Da lunedì le udienze riprenderanno regolarmente. "Non c'è nessun allarme - spiega il presidente - i quattro casi rilevati sono tutti asintomatici tranne uno che però sta bene. Il medico competente per il Tribunale è stato informato e abbiamo fatto tutti i passaggi necessari, ma non possiamo permetterci di chiudere né io posso sospendere le attività perché non siamo in zona rossa". Le udienze andranno avanti con le dovute precauzioni. Il dpcm del 24 ottobre conteneva già nuove misure per i Tribunali e quindi da più di una settimana le udienze civili vengono celebrate da remoto, interrogatori di garanzia e convalide si tengono in videoconferenza, così come la partecipazione degli imputati reclusi in carcere alle udienze. I processi penali sono tornati a porte chiuse. "Ci atteniamo alle disposizioni del governo e dell'Ausl - prosegue Caruso - non possiamo ridurre l'attività ulteriormente. Se la situazione non diventa ingovernabile, finché possiamo il Tribunale resta aperto".

Caruso spiega anche che la preoccupazione tra i dipendenti dipende più che altro dal fatto che chi ha avuto contatti con i colleghi risultati positivi si chiede cosa fare, visto che spesso i cancellieri lavorano in stanze molto piccole. "Ma se sono state adottate le misure di distanziamento, indossati i dispositivi di protezione e arieggiate le stanze non c'è da preoccuparsi. Ad ogni modo abbiamo adottato degli accorgimenti organizzativi per mettere in smartworking per qualche giorno chi è stato a contatto con i positivi".

C'è anche l'idea di trovare un laboratorio privato che faccia tamponi in convenzione per i dipendenti della giustizia, visto che non sono rientrati tra le categorie a rischio sottoposte a screening periodici dalle autorità sanitarie. Il vero problema nella giustizia è la scarsa applicabilità del lavoro agile: per questioni di sicurezza non è possibile accedere ai sistemi e ai fascicoli da casa. "Proprio ieri c'è stata una riunione in Procura sullo smartworking ma non abbiamo ancora raggiunto un accordo perché ci sono molte difficoltà" spiega Nunzia Catena della Funzione pubblica Cgil.

"In Tribunale purtroppo è successo quello che ci si aspettava, ancora troppe persone lavorano in presenza, anche se non c'è resistenza allo smartworking, ma un problema di strumenti.
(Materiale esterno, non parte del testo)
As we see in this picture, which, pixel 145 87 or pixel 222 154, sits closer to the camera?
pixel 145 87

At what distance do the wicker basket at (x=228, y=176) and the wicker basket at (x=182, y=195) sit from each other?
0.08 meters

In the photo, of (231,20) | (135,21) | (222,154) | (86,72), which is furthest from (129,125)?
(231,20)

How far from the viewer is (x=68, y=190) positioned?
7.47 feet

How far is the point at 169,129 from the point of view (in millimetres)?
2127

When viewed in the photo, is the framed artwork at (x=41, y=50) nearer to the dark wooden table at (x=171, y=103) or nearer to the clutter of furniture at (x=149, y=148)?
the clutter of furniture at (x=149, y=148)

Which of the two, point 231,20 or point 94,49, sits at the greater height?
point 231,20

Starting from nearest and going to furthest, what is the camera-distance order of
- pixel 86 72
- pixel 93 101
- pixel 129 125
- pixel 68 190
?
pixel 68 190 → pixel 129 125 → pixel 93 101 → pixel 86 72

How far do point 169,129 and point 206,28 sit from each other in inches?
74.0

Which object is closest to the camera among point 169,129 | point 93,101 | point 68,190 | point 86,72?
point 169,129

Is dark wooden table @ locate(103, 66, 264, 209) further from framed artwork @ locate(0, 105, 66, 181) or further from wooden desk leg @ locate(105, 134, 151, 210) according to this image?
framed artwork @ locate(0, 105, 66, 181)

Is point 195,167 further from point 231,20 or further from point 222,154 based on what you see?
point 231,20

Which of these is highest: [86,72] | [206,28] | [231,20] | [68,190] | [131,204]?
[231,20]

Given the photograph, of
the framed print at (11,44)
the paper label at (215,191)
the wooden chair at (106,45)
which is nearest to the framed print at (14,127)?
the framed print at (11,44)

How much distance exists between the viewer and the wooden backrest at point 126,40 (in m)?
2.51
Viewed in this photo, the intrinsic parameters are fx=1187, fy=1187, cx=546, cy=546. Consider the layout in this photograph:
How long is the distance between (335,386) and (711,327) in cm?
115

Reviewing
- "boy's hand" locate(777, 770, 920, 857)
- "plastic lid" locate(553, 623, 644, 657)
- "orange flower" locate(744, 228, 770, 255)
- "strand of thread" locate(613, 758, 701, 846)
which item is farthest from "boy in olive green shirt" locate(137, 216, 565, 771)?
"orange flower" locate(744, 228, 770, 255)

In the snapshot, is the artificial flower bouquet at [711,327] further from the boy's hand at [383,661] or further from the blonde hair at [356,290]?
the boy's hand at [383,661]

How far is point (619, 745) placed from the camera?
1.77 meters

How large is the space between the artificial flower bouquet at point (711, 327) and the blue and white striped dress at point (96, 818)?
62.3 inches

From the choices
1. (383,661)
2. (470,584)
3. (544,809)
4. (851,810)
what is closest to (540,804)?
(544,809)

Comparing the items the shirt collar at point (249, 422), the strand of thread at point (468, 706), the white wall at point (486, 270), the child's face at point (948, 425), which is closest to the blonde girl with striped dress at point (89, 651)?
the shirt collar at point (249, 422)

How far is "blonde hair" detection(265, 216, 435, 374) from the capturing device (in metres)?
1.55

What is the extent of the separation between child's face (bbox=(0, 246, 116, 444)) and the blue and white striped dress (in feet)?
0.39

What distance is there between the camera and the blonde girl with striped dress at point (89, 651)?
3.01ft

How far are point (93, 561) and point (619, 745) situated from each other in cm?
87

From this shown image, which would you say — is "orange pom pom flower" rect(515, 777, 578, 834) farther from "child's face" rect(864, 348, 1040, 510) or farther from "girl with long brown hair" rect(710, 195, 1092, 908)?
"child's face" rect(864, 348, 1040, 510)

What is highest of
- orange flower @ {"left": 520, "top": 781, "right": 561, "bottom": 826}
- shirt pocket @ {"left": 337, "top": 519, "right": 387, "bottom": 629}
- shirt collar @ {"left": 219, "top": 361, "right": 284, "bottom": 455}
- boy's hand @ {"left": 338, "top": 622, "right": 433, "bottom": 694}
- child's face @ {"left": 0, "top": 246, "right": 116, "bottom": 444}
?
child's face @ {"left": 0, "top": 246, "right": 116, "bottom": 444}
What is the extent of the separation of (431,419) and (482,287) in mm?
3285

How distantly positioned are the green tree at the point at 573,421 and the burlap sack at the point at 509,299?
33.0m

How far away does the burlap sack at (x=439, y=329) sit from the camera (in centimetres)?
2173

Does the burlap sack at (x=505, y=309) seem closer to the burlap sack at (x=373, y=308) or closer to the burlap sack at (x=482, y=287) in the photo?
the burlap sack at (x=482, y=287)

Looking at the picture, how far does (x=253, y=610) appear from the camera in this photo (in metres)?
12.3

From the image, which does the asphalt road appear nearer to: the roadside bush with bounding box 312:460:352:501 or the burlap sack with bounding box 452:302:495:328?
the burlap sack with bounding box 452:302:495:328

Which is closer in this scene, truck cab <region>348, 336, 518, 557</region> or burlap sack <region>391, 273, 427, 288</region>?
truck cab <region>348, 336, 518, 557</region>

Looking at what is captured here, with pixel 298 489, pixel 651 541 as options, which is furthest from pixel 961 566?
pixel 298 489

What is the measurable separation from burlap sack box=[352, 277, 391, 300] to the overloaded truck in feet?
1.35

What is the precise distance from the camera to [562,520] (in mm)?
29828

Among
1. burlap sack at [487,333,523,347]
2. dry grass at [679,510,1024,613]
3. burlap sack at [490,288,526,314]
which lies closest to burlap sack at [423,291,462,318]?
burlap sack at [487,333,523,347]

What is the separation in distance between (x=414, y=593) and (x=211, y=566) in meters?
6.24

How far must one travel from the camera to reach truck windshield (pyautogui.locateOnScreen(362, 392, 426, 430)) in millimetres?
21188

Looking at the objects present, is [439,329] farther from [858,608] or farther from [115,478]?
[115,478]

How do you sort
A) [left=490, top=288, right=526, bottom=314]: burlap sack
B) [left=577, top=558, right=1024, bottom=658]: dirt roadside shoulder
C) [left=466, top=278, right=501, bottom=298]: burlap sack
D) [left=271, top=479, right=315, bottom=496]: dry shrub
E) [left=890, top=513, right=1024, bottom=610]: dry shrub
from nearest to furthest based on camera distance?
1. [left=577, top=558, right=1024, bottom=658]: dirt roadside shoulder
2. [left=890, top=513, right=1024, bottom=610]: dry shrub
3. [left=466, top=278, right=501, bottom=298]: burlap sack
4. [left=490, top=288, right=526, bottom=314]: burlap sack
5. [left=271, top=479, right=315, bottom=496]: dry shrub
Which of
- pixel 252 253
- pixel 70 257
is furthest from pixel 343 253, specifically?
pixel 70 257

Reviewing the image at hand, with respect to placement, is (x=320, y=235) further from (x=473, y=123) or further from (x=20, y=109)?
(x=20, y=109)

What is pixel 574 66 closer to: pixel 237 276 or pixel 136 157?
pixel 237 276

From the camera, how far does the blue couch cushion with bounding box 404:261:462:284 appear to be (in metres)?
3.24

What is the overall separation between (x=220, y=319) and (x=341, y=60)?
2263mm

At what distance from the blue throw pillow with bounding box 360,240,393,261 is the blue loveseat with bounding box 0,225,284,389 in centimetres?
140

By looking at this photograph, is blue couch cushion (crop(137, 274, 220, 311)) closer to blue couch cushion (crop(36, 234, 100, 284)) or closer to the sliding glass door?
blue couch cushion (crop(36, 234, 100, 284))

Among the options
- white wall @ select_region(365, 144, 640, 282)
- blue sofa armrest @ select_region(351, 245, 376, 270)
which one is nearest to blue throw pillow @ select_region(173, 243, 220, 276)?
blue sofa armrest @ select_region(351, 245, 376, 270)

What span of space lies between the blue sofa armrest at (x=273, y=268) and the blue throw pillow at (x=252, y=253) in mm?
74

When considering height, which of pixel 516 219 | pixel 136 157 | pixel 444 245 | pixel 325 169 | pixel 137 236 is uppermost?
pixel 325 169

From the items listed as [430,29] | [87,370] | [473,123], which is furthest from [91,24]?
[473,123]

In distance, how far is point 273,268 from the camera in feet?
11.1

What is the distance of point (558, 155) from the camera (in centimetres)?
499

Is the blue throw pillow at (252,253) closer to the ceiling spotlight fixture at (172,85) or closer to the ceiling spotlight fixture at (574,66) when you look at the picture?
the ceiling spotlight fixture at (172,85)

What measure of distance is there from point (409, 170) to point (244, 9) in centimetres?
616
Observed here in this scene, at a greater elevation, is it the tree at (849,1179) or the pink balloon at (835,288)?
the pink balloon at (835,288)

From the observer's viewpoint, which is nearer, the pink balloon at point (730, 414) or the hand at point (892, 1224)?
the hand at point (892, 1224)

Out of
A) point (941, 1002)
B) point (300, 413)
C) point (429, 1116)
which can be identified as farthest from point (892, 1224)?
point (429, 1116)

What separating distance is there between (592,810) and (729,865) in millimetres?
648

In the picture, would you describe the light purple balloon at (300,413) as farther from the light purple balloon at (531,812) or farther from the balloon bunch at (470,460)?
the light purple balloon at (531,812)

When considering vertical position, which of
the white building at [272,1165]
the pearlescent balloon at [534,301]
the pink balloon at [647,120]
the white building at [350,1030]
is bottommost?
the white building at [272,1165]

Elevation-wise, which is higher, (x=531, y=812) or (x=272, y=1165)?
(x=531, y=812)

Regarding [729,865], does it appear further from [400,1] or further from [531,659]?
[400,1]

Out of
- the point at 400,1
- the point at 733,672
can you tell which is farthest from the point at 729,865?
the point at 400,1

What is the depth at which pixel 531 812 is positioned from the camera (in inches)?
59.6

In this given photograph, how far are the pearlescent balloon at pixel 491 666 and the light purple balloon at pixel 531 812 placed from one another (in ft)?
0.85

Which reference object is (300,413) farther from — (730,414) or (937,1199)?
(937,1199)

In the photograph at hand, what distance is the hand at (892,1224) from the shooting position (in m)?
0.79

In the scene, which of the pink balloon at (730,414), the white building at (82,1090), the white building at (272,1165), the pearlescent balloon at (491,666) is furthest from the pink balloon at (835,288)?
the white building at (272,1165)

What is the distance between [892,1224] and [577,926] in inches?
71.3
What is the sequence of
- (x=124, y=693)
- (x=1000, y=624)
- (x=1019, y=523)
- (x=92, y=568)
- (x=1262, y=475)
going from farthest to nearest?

Abbiamo fatto un incontro e non c'erano divergenze, abbiamo trovato disponibilità ad aggiornarci quando arriveranno gli strumenti per l'applicazione dell'accordo nazionale". Il Covid è arrivato prima, ma con 11mila processi penali pendenti e il 30% dell'organico amministrativo scoperto, la situazione è tutt'altro che semplice.